Manny Ramirez is the true MVP if baseball aficionados across the nation abide by this definition come voting time. He has already won Player-of-the-Month for August and is well on track for a September repeat. Are they going to argue against his case because he mashed the ball in both the American and National League and therefore cannot win a ‘league’ MVP in only two months of work? Every naysayer that will document the stated along with Ramirez’s cancerous approach that resulted in the trade from Boston to Tinsel town – plus his inadequate defense – as reasons for voting for another qualified slugger, should remember this: You voted for Barry Bonds as MVP for four consecutive years (2001-2004).
If Ramirez doesn’t win, the Dodgers will be jipped once again, deprived of an MVP ala Kirk Gibson in 1988. The memory is still fresh of how Bonds ripped his final trophy away from a Gibson-like onslaught in Adrian Beltre, the former Dodgers’ third baseman who carried the 2004 Dodgers on one leg.
Ramirez has been the ultimate catalyst for the Dodgers’ success in the second half of the season, turning a two-game deficit into first place in the National League West division with five games left to play. He has showcased professionalism in his approach to the game, distancing himself from the ‘Manny being Manny’ mantra we had been accustomed to, albeit perhaps in hopes of inking one big, fat, final contract before he retires. By October, Ramirez will have bought enough time for the injured Rafael Furcal and Takashi Saito to return to their All-Star forms and made general manager Ned Colletti a very credible man despite his disastrous r’eacute;sum’eacute; over the last two seasons.
Under Ramirez, Andre Ethier has raised his batting average (BA) 27 points, hitting almost half of his 20 homeruns in his presence. James Loney has knocked in 27 runs. Jeff Kent was hitting .343, his highest percentage at any point this season, until he injured his knee. And the cherry: Juan Pierre hit a home run!
As far as Ramirez goes, his numbers speak volumes. No need to magnify his .400/16/49 (BA/HR/RBI) with the Dodgers and .332/36/117 overall.

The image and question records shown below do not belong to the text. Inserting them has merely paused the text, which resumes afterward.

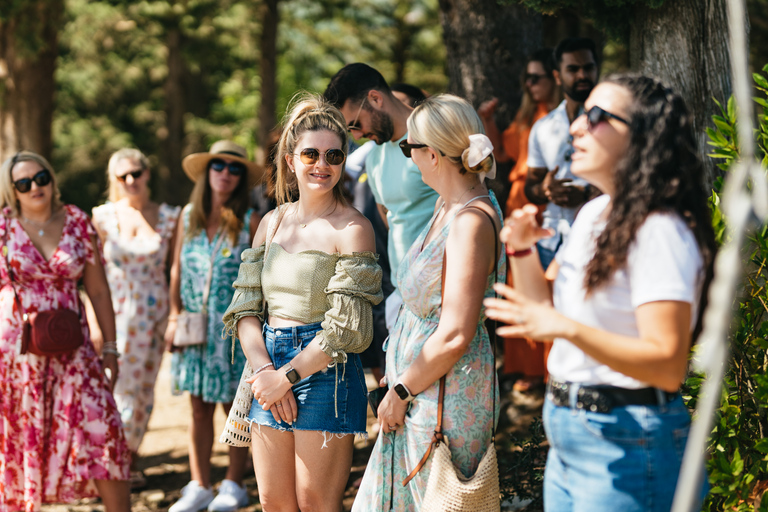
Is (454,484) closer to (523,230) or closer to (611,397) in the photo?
(611,397)

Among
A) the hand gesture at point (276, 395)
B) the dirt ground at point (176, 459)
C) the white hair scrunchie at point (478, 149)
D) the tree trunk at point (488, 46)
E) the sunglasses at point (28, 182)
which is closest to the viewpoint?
the white hair scrunchie at point (478, 149)

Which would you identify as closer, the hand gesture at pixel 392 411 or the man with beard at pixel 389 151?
the hand gesture at pixel 392 411

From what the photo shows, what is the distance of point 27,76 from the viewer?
8719mm

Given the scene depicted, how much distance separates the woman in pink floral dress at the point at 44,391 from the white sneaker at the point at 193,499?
443mm

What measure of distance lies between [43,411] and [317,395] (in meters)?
1.98

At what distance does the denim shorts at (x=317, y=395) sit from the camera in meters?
2.86

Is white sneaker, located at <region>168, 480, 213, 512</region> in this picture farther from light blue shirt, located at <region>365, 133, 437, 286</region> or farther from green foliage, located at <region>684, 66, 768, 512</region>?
green foliage, located at <region>684, 66, 768, 512</region>

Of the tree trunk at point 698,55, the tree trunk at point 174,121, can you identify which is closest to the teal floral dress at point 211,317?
the tree trunk at point 698,55

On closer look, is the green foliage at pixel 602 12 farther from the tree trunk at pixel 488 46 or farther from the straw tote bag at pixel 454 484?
the straw tote bag at pixel 454 484

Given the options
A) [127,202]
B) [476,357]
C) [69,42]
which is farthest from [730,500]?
[69,42]

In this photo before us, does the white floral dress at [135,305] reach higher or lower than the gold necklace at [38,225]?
lower

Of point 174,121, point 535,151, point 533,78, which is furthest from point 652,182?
point 174,121

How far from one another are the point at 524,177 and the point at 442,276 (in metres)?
2.59

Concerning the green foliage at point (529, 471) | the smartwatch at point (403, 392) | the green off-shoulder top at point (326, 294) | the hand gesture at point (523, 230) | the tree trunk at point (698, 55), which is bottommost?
the green foliage at point (529, 471)
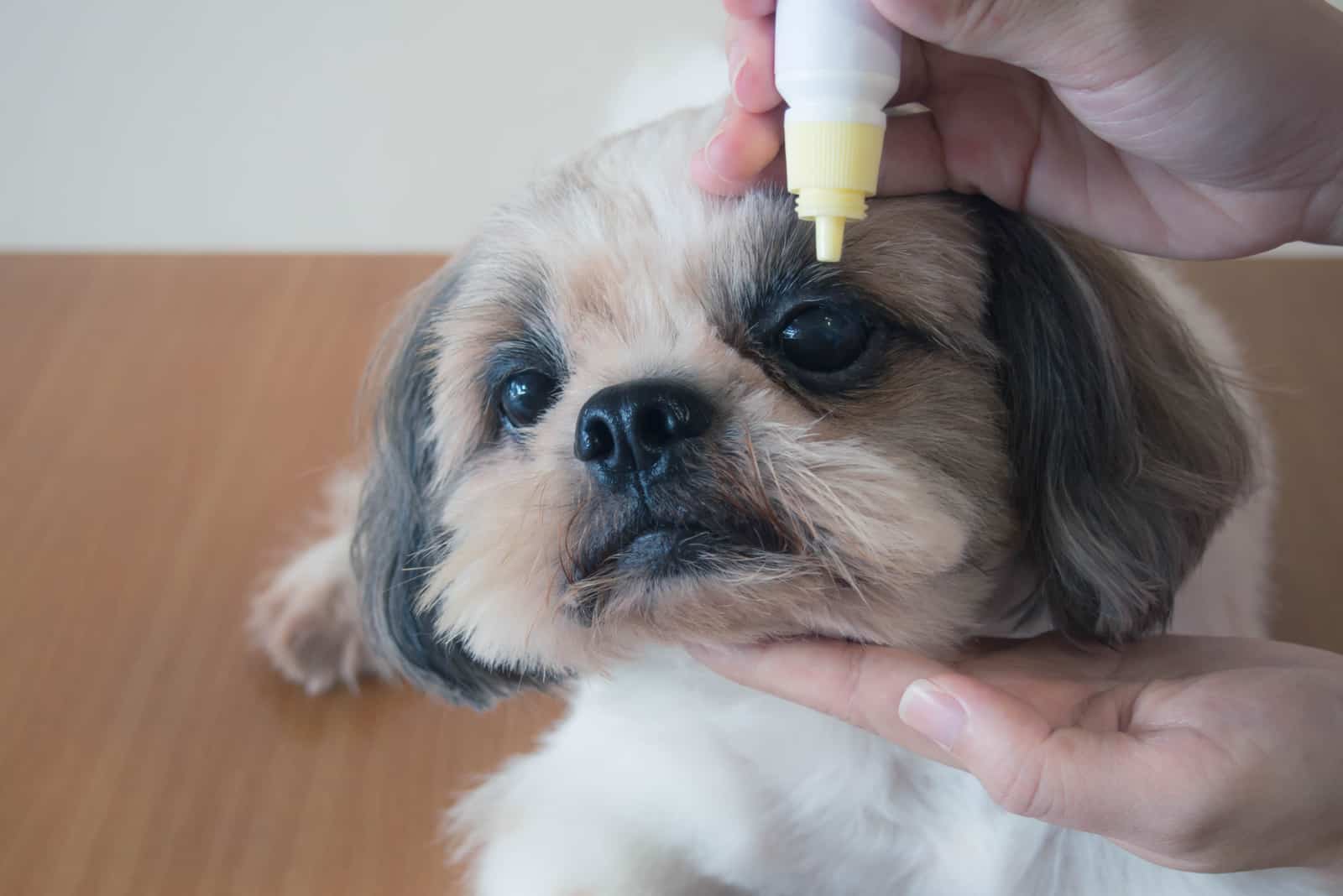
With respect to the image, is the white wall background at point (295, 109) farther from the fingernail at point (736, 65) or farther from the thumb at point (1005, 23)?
the thumb at point (1005, 23)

In recent weeks, Dodgers’ manager Joe Torre has summed it up best: ‘Manny has certainly made a difference on our club,’ he said. ‘If we get to the postseason (it’s because he helped). We certainly wouldn’t have made it without him. If we get this done, he certainly would be a major influence on it.’
But Torre realizes Ramirez has been a contributor only on a part-time basis, so he added: ‘I don’t think (MVP is) going to happen. It depends on whatever interpretation of the MVP award is.’
Will baseball purists dissect this package and vouch for a player who has single-handedly turned over a team, a league and the city in the most crucial two-month stage of a season, or will they vote for Ryan Howard? We’d hate to say it’s just ‘voters being voters.’